Diese Aussage stützt auch der unabhängige Solarexperte Björn Rau: „Die Module ersetzen herkömmliche Baustoffe wie Dachziegel oder auch Verkleidungsmaterialien. Das sollte man bei der Gesamtbetrachtung berücksichtigen." Im Vergleich mit einem Neubau-Dach, auf das nachträglich eine konventionelle Solaranlage mit Unterkonstruktion installiert wird, könne ein reines Solardach sogar günstiger sein.

„Wir können keine Billigprodukte verwenden, die nach zehn Jahren ausgetauscht werden müssen. Das spiegelt sich im Preis wider", gibt Franz Schweighofer von NET-Neue Energie Technik GmbH, einem Solartechnikanbieter aus Österreich, der sich auf energieautarke Gebäude spezialisiert hat, zu bedenken. Eine allgemeine Antwort nach den Kosten lasse sich nicht geben, schließlich habe jedes Dach andere Anforderungen. Komplexität des Aufbaus, Platzangebot, Verschattung und Montagebedingungen variieren bei jedem Dach stark.

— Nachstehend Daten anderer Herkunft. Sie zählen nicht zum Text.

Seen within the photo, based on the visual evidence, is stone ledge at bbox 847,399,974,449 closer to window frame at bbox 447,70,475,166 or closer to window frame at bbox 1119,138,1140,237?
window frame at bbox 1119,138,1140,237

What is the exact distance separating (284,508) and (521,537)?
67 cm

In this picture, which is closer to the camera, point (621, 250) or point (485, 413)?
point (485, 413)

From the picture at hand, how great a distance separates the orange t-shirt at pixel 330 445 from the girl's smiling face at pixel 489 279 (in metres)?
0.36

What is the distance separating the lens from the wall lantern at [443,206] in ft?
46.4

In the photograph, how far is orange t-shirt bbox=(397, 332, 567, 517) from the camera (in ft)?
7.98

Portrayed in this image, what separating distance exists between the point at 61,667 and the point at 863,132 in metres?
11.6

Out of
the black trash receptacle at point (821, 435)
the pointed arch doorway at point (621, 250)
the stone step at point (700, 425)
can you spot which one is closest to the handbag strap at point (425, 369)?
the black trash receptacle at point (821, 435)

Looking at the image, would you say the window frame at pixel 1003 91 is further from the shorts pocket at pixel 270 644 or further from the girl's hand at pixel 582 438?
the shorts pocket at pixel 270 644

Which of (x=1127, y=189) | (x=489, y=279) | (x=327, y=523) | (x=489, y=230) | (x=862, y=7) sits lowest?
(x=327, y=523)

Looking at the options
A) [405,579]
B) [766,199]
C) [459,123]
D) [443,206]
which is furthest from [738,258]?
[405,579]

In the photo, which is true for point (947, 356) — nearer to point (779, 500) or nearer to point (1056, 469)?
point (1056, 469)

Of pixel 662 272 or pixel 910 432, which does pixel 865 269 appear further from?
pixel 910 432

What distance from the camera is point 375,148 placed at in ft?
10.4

Das Gestaltungspotenzial durch solare Elemente werde viel zu oft weder bei der Planung von Neubauten noch bei der Sanierung von Bestandsgebäuden berücksichtigt, kritisiert der Solarexperte Björn Rau. Ihm ist es wichtig zu betonen, dass es bei der sogenannten gebäudeintegrierten Photovoltaik nicht nur um die Dachfläche geht. „Dort kann auch Begrünung oder Solarthermie hin."

Das Potenzial gebäudeintegrierter Photovoltaik ist riesig

Neben Dachlösungen, bei denen die Solarstromerzeugung mit Witterungsschutz kombiniert wird, gibt es auch solare Fassadenelemente, die gleichzeitig der Wärmedämmung dienen, als Balkonbrüstung oder Sonnenschutz. Die spezifischen Erträge von solchen gebäudeintegrierten Systemen (kWh/kWp) fallen wegen der unterschiedlichen Ausrichtungen oft geringer aus als bei einer ertragsoptimierten Anlage mit Südorientierung. Im Gegenzug weist BIPV ein Erzeugungsprofil auf, dessen maximale Leistung nicht zur Mittagszeit eintritt, sondern sich besser über den ganzen Tag verteilt.

Was die Leistungsdegradation angeht, gilt übrigens, was für „normale" kristalline Module auch gilt: Üblich ist die Annahme von 0,5 Prozent Leistungsverlust pro Jahr. Das würde bedeuten: Nach zehn Jahren verfügen die Module noch über 95 Prozent ihres Wirkungsgrades.

Auch müssen die neuen Anlagen nicht per se häufiger geputzt werden. Abhängig vom Standort und der Dachneigung kann es natürlich passieren, dass Blätter, Staub oder anderes auf dem Dach liegen bleiben. Um die Module nicht zu verschatten, muss dies entfernt werden.